I'd like the listing below copied exactly, with the images left out.
____ DATA FOR ANALYSIS
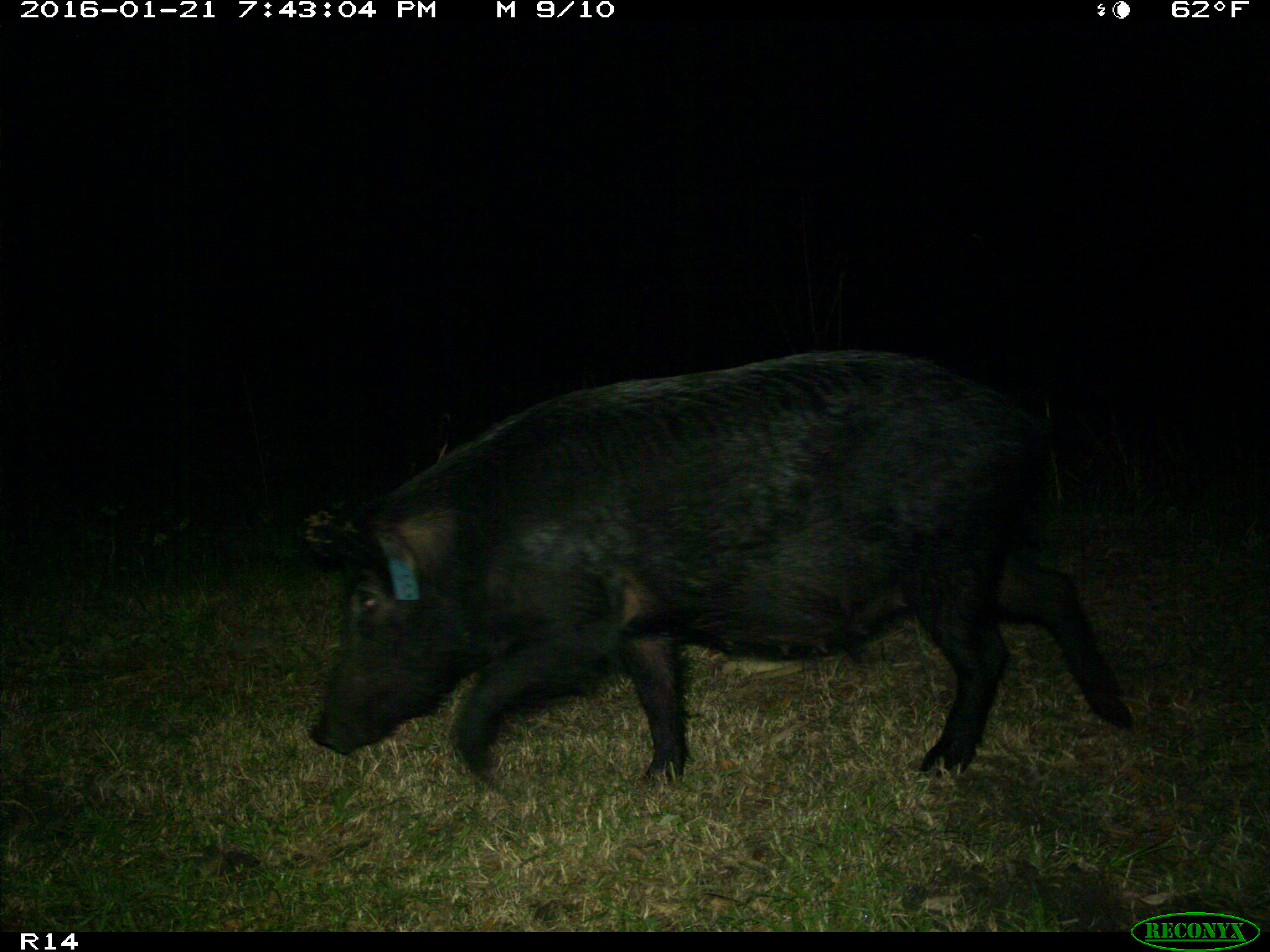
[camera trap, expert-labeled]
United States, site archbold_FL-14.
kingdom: Animalia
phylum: Chordata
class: Mammalia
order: Artiodactyla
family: Suidae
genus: Sus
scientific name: Sus scrofa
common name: wild boar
Sus scrofa (wild boar).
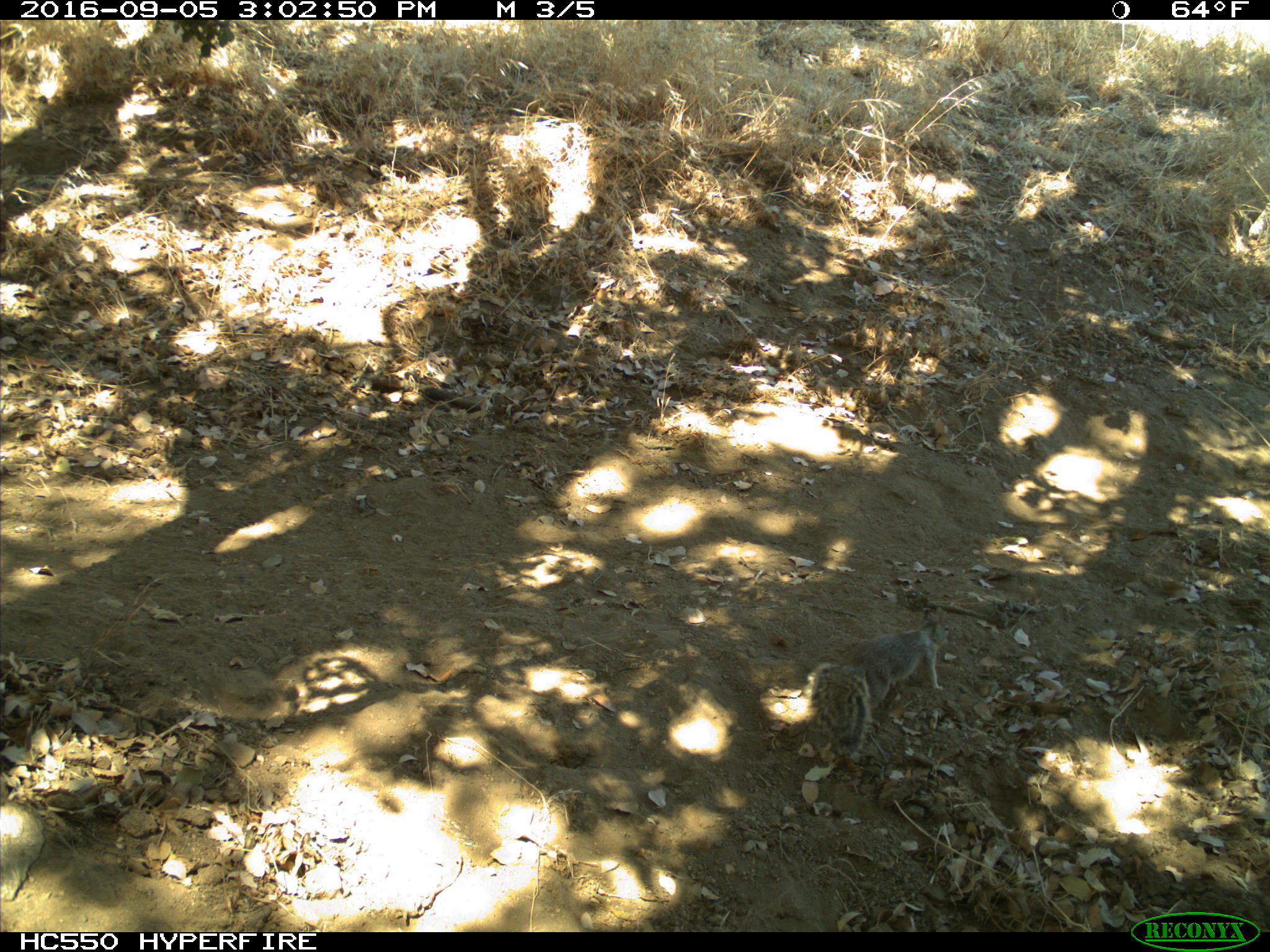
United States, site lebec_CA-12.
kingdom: Animalia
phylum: Chordata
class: Mammalia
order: Rodentia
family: Sciuridae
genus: Otospermophilus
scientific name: Otospermophilus beecheyi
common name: california ground squirrel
________
> _FINISHED EXERCISE_:
[camera trap, expert-labeled]
United States, site archbold_FL-14.
kingdom: Animalia
phylum: Chordata
class: Mammalia
order: Artiodactyla
family: Suidae
genus: Sus
scientific name: Sus scrofa
common name: wild boar
Sus scrofa (wild boar).
United States, site lebec_CA-12.
kingdom: Animalia
phylum: Chordata
class: Mammalia
order: Rodentia
family: Sciuridae
genus: Otospermophilus
scientific name: Otospermophilus beecheyi
common name: california ground squirrel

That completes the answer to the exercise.